DESCRIPTION OF THE TASK:
Answer these questions from the abstract on FLT-PET and the Ki-67 labeling index:
(a) In how many mice were lung tumor xenografts irradiated?
(b) How many non-overlapping fields does the simulated LI measurement use?
(c) Which two summary metrics of the FLT uptake distributions does the conclusion say the method does not rely on?
### TEXT FOR ANALYSIS
SU‐DD‐A2‐04: Functional Relationships between Imaging and Biological Markers for the Purpose of Dose Painting Using the Example of FLT‐PET and the Ki‐67 Labeling Index

Purpose: To develop a Monte Carlo simulation based parameter estimation procedure to obtain and assess functional relationships between imaging data and an underlying biological property that are necessary for dose prescription strategies such as dose painting. Method and Materials: An example of such a relationship is the correlation of FLT tracer uptake in the tumor and the fraction of proliferating cells as measured by the labeling index (LI) of the Ki‐67 protein. Lung tumor xenografts (H520) in 6 mice were irradiated on a small animal irradiator and FLT‐PET/CT imaged pre‐and 24 hours post‐irradiation. Tumors were harvested after the second imaging session, processed and stained for Ki‐67. The post‐irradiation FLT uptake distributions were analyzed within the boundary of the tumors as segmented on the CT images. For 4/6 tumors 2 ROIs each and corresponding uptake distributions were identified, resulting in a total of 10 FLT distributions and associated Ki‐67 LI. For every FLT uptake distribution a test statistic and its probability density function (pdf) was computed that mimicks the measurement of the LI using 4 non‐overlapping fields. A likelihood function from the test statistics of each tumor ROI was maximized to obtain the parameters of an assumed linear relationship between FLT uptake in units of %ID/g and the LI. Results: A linear relationship is compatible with the measured LI, however the likelihood function demonstrates a broad maximum if the pdfs are generated from purely random samples within the ROIs. More samples and additional information about the location of the sample fields narrows the width of the pdfs and enhances the maximum likelihood. Conclusion: The advantage of the proposed parameter estimation is that it simulates the LI analysis process and does not rely on any summary metric of the FLT uptake distributions, such as the maximum or a tail‐mean value.
######
### SUPPLIED RECORDS
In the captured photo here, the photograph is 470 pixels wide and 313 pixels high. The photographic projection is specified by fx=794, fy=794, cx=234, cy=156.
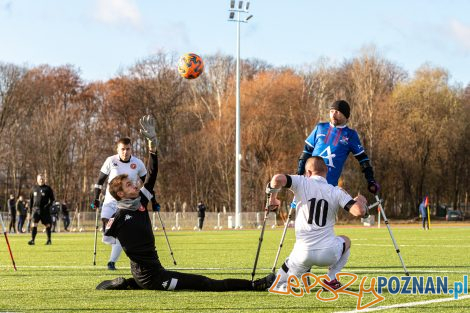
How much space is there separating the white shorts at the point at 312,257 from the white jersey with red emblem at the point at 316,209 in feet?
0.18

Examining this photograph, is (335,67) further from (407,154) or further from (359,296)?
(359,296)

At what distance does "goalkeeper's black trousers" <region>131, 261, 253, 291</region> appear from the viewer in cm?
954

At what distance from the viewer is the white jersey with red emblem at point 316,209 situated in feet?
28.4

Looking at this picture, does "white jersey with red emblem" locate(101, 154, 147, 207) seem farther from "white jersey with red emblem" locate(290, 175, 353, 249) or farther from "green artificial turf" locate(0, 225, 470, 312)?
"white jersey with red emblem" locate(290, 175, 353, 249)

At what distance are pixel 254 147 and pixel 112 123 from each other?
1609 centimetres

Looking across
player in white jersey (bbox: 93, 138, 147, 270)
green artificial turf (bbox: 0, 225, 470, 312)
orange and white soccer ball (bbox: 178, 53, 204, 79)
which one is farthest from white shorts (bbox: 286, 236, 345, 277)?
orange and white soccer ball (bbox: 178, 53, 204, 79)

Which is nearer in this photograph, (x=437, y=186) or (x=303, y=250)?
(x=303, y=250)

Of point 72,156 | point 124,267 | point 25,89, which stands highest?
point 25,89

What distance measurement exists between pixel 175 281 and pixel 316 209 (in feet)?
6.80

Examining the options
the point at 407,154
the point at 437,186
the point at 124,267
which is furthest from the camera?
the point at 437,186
######
### SUPPLIED RECORDS
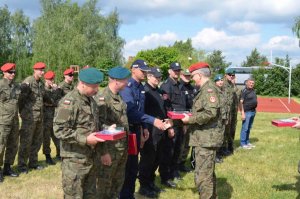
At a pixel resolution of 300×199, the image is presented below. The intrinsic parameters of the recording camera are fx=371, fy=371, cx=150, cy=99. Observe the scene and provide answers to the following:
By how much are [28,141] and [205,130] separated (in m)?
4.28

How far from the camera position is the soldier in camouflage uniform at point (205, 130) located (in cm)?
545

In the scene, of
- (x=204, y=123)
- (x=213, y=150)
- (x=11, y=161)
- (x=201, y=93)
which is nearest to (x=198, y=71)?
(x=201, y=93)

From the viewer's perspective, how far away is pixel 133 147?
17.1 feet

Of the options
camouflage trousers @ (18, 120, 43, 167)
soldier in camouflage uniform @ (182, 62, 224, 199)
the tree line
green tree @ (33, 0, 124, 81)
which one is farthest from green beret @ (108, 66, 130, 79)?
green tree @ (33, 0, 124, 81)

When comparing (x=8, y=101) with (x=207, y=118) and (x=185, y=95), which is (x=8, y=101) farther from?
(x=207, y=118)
######
WRITTEN ANSWER:
(a) 6
(b) 4
(c) The maximum and a tail-mean value